Why Dogs Don't Like Rain
At the other extreme, there are pets that hate wet weather. Rain not only makes some dogs uncomfortable; many dogs are afraid of thunderstorms. Dogs are extremely sensitive, and they can often predict bad weather. Your dog may become agitated, hide, or begin biting objects.
Another reason dogs dislike rainy weather is that the rain’s sound can get amplified. It is well known that dogs have extremely sensitive hearing. Instead of enjoying the rain as us, they may find the noise distressing. Try to keep your dog entertained in this situation to make them feel relaxed and safe.

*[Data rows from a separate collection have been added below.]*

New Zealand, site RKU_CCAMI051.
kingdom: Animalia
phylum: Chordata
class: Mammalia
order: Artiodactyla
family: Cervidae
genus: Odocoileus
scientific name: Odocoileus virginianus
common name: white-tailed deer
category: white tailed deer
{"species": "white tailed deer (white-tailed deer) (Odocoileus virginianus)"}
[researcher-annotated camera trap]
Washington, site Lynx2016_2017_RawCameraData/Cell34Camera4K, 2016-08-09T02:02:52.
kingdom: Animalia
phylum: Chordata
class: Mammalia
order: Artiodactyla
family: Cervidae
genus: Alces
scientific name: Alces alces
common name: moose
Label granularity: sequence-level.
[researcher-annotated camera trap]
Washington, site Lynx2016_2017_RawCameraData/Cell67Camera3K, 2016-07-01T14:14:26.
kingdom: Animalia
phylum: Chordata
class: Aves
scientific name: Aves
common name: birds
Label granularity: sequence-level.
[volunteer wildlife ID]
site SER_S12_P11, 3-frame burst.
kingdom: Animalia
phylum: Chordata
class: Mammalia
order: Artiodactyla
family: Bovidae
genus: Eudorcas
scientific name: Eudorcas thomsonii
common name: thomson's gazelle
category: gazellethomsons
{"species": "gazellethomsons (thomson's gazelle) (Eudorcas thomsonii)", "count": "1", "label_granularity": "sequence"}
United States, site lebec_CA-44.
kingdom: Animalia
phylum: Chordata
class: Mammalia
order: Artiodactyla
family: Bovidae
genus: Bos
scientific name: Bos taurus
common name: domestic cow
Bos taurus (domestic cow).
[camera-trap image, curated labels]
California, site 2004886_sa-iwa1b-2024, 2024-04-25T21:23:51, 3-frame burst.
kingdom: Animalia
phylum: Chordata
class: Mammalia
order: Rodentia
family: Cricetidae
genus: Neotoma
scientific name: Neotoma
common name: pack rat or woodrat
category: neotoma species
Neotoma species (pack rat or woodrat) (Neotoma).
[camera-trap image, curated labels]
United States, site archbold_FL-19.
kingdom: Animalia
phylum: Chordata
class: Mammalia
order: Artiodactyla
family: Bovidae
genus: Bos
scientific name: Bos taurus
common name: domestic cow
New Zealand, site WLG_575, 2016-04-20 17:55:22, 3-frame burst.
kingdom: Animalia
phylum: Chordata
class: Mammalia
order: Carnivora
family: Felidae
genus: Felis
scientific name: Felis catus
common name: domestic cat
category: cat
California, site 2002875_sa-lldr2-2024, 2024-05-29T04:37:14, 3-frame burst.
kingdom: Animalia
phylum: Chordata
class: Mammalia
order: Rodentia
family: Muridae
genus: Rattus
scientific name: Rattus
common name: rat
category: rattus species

Dangers of Rainy Days for Dogs
Whether your dog enjoys rain or not, rain can cause serious health and safety issues if your dog is outside in the rain. Here are three potential hazards to be aware of:
When it’s pouring, some drivers may not be able to see well and it can become a major safety risk for dogs. Rain, thunder, and lightning can frighten dogs, causing them to flee into the street, which is dangerous for both the pet and the owner.
One of the main reasons why you shouldn’t be with your dog outside in the rain is your dog's safety around cars in low visibility.
Lightning isn't the only reason to be concerned about your dog running into the street. A lightning strike, while uncommon, could damage both you and your dog.
Anything metallic, including an umbrella, could attract lightning. If you see lightning or hear thunder, seek shelter as soon as possible, and avoid high points and trees as much as possible.
You should never remove your dog's identification tags. While they're metal, the risk of your dog fleeing while scared by the storm is too great.
If dogs are exposed to cold, wet weather for an extended period of time, their respiratory system can become inflamed, potentially leading to pneumonia. This is especially true for older and younger dogs, along with those with compromised immune systems.
Dry your dog down with a blanket or towel as soon as he comes out of the rain to prevent pneumonia. You should also consider giving him a waterproof doggy raincoat before letting him out in the rain.